Using the data below, gather each line that includes the word "Dice".

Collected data
_ _ _ _

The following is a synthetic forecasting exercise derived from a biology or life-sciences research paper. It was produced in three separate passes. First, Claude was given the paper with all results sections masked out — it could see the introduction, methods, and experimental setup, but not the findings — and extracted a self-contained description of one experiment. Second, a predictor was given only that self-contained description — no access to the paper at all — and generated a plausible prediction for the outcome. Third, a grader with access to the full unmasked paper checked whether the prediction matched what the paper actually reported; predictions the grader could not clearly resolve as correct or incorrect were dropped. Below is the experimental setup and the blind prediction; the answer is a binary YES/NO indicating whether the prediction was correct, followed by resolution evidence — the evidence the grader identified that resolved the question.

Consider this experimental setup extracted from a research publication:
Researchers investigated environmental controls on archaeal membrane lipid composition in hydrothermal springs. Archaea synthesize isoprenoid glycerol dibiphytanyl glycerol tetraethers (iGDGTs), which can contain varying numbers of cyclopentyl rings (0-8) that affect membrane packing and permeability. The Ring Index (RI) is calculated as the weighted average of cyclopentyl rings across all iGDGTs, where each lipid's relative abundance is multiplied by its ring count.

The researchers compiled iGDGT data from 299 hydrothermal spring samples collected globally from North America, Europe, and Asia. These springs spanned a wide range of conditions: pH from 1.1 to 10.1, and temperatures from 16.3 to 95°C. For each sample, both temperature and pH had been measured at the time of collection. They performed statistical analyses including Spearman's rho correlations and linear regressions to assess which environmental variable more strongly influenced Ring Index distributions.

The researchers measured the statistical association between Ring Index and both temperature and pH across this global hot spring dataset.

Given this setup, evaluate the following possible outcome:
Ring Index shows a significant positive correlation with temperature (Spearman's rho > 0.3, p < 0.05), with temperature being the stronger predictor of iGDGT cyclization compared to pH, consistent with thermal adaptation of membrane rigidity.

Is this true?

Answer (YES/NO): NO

_ _ _ _

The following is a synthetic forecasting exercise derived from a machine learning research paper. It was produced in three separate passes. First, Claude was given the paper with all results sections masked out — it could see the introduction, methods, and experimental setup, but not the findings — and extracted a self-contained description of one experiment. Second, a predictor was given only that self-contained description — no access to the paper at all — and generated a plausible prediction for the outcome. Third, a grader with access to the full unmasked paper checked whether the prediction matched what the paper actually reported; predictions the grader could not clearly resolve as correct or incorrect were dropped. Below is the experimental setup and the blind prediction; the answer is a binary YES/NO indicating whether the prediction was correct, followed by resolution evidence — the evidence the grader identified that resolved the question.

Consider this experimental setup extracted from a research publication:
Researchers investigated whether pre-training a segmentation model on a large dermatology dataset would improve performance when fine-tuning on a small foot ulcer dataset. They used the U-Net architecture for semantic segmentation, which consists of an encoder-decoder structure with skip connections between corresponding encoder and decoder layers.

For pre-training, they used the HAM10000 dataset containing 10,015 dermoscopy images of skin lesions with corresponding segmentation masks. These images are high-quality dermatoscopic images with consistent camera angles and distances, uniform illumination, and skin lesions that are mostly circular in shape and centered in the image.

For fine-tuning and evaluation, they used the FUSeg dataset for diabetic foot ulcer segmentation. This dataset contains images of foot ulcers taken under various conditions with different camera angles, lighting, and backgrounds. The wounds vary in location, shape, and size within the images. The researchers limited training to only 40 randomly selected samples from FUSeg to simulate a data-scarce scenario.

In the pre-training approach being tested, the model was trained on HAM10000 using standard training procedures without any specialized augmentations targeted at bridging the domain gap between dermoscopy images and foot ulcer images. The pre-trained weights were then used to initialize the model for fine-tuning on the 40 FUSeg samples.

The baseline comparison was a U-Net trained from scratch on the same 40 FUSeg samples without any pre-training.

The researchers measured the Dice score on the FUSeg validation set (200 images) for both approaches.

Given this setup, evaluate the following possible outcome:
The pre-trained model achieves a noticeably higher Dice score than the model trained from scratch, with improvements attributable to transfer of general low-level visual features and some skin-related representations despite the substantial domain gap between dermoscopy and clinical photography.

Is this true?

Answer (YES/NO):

_ _ _ _

#### [Solution for this problem]
The researchers measured the Dice score on the FUSeg validation set (200 images) for both approaches.
The pre-trained model achieves a noticeably higher Dice score than the model trained from scratch, with improvements attributable to transfer of general low-level visual features and some skin-related representations despite the substantial domain gap between dermoscopy and clinical photography.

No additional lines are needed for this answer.